> **Trecho do documento**
_____

Pamonha fresquinha, pamonha de Patos de Minas


Pra quem não leu minha coluna da Folha Comida algumas semanas atrás, replico aqui a versão na íntegra deste, digamos, pequeno manifesto em defesa da pamonha. Aí vai…

Quem nunca ouviu a chamada “Pamonhas, pamonhas, pamonhas. Pamonhas, pamonhas fresquinhas, pamonhas de Piracicaba…”? A gente tenta fugir de alguns “mantras”, mas eles sempre reaparecem quando a gente menos espera.

E esse clássico da venda porta a porta apareceu de novo na minha cabeça (e não está querendo sair) há umas semanas, quando fui parar em Patos de Minas, cidade a 400 e poucos quilômetros de Belo Horizonte. Foi nessa viagem que redescobri um dos tesouros da culinária brasileira: ela mesma, a pamonha.

Aparentemente simplória, ela detém recortes antropológicos: é um elo ancestral com as culturas indígenas, raízes do nosso Brasil. Não surgiu das cumbucas portuguesas nem dos botequins. Ela vem das tabas, ocas e malocas. Pamonha significa ‘pegajoso’ em tupi (talvez agora você finalmente descobriu porque aquele tio chato é chamado assim). A única modernidade em seu design é o acréscimo do elástico que mantém as palhas dobradas, o que não é motivo de orgulho, já que as cozinheiras antigas usavam fios da palha do milho.

Mas pra mim tudo parece meio que misterioso na feitura da pamonha. Como a massa não vaza no cozimento? Podemos usar folha de bananeira, como no abará baiano? Sim. Quem inventou aquele design tão compacto? Na internet, existem dezenas de sites e vídeos que ensinam a preparar a pamonha. Os cozinheiros pouco experientes jamais acertariam o ponto e a amarração das palhas. Vamos combinar: melhor comprar a pamonha pronta.

_____

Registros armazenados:
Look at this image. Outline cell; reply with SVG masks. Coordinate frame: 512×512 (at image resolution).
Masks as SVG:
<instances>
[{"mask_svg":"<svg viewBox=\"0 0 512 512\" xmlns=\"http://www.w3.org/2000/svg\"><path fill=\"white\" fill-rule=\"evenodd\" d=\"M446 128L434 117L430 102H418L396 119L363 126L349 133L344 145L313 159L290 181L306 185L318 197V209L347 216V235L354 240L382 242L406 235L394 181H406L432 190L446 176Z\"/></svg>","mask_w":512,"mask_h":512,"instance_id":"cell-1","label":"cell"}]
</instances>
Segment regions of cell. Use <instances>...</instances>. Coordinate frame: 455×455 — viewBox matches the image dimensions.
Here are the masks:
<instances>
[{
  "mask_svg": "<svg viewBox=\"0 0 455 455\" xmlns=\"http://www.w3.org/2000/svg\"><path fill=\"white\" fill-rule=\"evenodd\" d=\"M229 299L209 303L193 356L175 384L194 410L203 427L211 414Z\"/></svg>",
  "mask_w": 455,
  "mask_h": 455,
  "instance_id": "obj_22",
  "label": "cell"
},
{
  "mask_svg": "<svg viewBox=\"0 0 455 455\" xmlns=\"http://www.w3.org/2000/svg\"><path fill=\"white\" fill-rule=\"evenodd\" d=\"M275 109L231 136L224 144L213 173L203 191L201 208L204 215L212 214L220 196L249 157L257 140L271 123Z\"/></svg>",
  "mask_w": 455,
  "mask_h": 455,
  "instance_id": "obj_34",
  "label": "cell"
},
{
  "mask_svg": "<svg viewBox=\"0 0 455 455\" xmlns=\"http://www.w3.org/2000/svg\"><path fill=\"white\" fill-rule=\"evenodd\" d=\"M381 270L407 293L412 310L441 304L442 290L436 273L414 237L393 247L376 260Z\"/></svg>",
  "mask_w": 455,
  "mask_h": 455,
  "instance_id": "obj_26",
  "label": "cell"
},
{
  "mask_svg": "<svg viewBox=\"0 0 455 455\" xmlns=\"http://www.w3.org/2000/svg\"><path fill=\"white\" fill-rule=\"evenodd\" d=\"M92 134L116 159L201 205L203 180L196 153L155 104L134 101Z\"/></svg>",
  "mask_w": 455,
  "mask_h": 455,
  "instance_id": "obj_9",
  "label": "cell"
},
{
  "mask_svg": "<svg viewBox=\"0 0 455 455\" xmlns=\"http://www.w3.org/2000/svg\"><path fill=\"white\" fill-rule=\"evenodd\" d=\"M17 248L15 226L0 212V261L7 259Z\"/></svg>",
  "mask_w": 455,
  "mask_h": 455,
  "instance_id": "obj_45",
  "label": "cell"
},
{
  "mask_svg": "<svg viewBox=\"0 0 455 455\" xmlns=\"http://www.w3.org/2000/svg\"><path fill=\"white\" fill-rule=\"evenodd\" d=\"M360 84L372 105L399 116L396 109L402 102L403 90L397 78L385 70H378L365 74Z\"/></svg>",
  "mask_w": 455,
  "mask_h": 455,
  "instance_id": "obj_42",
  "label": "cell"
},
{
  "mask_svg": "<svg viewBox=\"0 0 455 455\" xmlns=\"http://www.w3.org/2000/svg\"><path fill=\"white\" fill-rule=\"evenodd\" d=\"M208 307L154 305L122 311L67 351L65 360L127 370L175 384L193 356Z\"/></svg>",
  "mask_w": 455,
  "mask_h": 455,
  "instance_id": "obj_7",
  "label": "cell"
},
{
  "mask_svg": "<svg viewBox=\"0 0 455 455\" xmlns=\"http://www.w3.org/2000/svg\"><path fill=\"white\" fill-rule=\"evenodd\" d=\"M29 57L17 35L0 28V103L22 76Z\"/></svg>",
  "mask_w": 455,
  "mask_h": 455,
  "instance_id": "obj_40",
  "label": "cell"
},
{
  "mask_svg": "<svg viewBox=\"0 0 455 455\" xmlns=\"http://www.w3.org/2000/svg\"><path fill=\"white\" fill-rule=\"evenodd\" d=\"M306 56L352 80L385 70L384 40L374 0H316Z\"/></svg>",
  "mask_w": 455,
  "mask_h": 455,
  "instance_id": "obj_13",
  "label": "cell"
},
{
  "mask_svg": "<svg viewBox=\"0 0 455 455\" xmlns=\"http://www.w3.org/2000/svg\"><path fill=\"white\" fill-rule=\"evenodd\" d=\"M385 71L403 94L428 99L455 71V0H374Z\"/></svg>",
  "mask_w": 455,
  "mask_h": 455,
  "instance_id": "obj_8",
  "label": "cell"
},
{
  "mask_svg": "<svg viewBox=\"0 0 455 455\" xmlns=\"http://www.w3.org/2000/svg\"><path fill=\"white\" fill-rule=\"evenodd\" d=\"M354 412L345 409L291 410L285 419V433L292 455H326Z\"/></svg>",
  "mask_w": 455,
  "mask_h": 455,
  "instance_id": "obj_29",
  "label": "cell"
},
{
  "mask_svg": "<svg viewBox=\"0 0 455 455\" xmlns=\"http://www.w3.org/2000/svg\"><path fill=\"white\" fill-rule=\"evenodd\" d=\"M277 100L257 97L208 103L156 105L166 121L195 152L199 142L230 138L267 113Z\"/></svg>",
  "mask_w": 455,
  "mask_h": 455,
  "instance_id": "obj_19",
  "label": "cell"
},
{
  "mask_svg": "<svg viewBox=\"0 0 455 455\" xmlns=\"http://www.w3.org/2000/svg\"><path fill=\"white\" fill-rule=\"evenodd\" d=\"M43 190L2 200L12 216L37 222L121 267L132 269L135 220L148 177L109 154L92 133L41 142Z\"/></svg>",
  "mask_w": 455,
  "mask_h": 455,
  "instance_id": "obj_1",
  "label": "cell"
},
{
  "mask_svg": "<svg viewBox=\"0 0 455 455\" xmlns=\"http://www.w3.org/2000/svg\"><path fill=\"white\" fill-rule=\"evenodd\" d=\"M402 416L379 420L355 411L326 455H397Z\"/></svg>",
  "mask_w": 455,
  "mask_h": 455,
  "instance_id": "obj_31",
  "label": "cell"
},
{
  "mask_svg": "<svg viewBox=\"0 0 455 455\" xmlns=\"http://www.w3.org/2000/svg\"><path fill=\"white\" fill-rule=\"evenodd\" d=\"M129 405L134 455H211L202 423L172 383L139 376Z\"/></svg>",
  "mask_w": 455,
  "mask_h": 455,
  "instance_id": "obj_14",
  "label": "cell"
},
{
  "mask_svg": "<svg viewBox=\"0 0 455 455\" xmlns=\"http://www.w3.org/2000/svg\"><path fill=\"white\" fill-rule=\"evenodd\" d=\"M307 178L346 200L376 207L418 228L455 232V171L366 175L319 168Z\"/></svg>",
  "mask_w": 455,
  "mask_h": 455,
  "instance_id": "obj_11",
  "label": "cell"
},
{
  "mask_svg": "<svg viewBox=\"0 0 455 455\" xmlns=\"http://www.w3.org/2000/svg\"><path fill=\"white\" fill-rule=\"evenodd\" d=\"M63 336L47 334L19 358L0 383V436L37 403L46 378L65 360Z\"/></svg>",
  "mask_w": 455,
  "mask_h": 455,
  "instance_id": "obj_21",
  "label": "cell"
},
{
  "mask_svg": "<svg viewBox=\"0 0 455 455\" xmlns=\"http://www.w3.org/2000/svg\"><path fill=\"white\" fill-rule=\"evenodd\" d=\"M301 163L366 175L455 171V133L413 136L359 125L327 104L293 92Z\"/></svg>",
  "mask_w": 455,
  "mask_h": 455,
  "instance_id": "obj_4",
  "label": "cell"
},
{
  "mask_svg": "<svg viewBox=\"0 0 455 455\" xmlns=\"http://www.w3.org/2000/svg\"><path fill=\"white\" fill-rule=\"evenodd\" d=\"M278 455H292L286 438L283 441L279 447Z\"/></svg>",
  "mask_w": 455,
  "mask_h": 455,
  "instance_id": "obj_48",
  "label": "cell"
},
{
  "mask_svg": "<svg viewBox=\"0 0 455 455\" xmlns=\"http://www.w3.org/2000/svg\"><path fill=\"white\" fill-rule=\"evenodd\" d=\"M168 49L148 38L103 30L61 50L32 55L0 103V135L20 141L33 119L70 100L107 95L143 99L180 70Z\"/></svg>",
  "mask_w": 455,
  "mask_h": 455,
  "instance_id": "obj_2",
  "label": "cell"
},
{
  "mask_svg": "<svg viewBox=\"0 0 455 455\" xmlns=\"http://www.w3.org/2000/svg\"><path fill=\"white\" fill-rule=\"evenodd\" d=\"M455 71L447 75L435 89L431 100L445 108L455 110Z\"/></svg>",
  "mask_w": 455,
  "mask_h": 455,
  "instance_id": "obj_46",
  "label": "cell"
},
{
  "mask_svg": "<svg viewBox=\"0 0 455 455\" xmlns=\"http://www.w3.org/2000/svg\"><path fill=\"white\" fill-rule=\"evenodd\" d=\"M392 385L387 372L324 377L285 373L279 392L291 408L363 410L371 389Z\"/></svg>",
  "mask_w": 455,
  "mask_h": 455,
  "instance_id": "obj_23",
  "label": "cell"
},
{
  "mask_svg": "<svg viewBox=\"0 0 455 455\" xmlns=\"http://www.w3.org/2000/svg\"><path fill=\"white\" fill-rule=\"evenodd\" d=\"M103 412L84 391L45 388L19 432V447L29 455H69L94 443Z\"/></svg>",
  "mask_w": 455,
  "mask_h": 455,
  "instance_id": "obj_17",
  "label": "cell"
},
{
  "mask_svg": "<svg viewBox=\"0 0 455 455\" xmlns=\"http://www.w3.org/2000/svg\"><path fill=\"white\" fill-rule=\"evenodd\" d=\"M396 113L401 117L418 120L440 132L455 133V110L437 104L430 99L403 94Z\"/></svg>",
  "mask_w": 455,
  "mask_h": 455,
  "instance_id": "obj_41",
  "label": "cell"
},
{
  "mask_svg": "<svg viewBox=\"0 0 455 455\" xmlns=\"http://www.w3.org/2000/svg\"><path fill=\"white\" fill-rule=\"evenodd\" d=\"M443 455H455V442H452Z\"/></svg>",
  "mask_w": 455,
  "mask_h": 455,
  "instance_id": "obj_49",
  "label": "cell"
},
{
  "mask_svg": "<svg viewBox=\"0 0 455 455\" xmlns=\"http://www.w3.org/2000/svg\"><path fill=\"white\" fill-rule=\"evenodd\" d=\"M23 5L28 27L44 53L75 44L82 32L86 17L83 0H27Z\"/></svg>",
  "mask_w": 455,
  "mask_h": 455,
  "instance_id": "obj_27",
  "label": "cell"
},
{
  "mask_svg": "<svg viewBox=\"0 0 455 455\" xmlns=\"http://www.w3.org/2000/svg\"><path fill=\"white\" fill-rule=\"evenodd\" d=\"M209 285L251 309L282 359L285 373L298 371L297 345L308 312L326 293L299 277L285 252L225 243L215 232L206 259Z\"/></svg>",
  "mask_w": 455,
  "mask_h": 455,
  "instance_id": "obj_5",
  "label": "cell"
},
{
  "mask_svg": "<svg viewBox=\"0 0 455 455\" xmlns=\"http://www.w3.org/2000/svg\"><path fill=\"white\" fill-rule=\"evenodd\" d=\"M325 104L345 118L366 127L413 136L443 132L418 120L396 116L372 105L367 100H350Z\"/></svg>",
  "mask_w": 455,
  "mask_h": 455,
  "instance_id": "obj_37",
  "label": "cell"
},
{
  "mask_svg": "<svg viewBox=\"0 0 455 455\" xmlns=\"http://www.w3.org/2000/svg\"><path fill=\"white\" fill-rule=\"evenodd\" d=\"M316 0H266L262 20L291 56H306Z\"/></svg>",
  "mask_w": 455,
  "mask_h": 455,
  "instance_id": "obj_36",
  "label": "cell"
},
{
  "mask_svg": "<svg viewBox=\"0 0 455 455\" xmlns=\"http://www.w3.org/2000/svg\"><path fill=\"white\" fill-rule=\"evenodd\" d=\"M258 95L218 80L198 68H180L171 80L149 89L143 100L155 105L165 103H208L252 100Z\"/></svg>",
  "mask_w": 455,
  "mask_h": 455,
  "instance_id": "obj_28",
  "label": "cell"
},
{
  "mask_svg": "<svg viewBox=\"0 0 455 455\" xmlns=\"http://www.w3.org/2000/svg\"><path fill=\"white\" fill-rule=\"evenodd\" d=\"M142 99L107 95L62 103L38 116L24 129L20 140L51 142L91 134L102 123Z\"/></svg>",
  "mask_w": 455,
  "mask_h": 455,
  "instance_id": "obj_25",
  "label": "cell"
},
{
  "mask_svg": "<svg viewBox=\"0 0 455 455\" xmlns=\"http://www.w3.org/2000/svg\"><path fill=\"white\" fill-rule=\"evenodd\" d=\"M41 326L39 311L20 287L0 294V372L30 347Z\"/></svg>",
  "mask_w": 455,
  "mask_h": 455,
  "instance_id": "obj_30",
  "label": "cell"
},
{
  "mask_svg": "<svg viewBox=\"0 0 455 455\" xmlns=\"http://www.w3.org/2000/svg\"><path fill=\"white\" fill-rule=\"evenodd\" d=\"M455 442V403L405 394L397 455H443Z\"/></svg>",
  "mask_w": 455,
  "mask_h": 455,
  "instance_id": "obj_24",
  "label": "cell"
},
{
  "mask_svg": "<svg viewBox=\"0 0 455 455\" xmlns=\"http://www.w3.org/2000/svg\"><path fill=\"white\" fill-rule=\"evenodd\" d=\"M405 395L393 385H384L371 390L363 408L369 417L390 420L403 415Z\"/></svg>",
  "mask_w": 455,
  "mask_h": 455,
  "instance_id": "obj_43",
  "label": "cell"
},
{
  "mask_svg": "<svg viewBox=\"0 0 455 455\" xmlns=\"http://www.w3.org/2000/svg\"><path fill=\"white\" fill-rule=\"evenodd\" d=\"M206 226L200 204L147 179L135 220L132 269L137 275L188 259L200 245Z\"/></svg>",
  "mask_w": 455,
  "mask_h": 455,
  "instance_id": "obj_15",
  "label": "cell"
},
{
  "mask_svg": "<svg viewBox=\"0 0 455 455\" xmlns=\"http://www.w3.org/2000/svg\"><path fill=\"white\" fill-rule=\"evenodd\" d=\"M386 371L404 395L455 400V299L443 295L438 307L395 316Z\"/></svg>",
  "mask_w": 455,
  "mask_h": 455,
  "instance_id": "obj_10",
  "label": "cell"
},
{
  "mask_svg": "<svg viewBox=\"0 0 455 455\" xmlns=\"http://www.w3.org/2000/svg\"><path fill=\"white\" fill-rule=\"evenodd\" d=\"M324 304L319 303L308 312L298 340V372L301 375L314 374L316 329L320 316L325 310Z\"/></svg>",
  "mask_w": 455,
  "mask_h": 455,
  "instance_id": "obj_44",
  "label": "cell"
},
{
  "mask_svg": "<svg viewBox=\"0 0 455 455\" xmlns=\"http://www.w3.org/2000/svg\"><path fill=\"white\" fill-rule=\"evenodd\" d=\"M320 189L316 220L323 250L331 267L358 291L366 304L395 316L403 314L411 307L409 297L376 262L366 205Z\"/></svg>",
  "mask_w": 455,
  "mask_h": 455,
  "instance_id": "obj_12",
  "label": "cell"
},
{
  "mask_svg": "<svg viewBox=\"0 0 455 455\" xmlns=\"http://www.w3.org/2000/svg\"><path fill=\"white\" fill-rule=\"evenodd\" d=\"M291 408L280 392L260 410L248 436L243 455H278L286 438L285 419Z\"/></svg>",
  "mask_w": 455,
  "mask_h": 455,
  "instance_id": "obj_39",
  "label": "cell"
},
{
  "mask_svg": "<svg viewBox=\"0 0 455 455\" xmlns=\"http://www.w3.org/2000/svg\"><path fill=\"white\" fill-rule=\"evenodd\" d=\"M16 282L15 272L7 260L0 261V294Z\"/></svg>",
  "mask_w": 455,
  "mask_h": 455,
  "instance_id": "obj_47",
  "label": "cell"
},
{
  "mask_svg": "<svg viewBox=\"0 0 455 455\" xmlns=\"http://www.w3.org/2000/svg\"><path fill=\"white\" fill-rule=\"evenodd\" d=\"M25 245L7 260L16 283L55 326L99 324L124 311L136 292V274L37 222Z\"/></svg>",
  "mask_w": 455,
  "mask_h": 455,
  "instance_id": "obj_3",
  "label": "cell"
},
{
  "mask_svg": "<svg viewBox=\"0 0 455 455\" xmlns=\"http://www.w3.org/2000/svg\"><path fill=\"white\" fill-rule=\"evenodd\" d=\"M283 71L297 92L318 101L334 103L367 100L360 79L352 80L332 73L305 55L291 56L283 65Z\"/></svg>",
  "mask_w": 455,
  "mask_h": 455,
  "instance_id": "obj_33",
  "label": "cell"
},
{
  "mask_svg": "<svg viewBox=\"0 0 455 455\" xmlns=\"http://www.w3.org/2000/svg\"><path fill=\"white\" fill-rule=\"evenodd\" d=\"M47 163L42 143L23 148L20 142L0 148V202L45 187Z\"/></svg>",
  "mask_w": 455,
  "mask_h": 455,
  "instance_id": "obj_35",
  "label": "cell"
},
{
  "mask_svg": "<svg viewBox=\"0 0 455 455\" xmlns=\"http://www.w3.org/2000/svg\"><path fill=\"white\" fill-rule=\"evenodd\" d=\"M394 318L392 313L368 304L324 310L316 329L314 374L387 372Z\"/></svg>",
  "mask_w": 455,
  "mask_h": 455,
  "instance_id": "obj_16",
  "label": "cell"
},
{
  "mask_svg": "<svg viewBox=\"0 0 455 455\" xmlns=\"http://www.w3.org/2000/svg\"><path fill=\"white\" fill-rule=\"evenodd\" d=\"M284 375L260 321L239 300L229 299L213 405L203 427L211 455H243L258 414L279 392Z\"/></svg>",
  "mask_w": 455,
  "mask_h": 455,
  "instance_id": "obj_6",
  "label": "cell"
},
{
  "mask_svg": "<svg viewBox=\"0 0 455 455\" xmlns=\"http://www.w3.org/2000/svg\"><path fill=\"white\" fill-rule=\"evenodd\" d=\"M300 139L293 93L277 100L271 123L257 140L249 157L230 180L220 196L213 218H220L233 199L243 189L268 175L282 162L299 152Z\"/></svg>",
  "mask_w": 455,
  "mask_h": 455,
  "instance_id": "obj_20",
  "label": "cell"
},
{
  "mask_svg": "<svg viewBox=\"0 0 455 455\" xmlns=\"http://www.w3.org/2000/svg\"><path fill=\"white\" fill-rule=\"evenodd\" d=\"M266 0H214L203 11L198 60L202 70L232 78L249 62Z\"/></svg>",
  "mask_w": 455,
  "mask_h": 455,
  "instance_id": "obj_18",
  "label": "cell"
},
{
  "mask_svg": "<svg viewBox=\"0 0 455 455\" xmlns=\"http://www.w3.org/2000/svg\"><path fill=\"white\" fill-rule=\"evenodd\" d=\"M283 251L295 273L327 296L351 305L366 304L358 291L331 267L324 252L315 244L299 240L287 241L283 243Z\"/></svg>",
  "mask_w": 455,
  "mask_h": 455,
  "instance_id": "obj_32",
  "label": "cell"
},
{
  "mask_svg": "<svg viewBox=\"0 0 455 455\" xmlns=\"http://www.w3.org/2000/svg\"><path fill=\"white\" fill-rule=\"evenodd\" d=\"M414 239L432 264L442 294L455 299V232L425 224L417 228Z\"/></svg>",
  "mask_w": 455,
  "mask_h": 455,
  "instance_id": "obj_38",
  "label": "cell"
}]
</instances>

_____

> **Questões de estudo**
a. No texto sobre a pamonha, qual é o significado da palavra "pamonha" em tupi?
b. Prossiga o texto sobre a pamonha, começando logo depois da última frase apresentada.

> **Respostas esperadas**
a. Significa "pegajoso".

b.
Alguns mercados vendem, algumas tiazinhas fazem por encomenda. E que tal incentivar a venda da pamonha? Tem uma jovem chefe que declara na internet: “Pamonha é chique”. Certíssima.

E lá em Patos de Minas existe a pamonharia mais bem-sucedida que já vi. Fica no km 9,5 da BR-354. Seu dono, o pamonheiro Agnaldo Alves Ribeiro, também vende curaus, canjicas, bolachas e doces feitos com milho. Lugar feito pra louvar o milho. Fiquei sabendo que dá pra rechear pamonha com linguiça, guariroba e até com jiló (chamada de pamonha goiana).

Depois ainda vi na Wikipedia um texto em inglês que explica tudo, traduzindo até a gravação original que saía dos autofalantes dos carros que distribuíam a famosa “pamonha de Piracicaba”. Afinal, pamonha é cultura, e é uma delícia. É o puro creme do milho verde!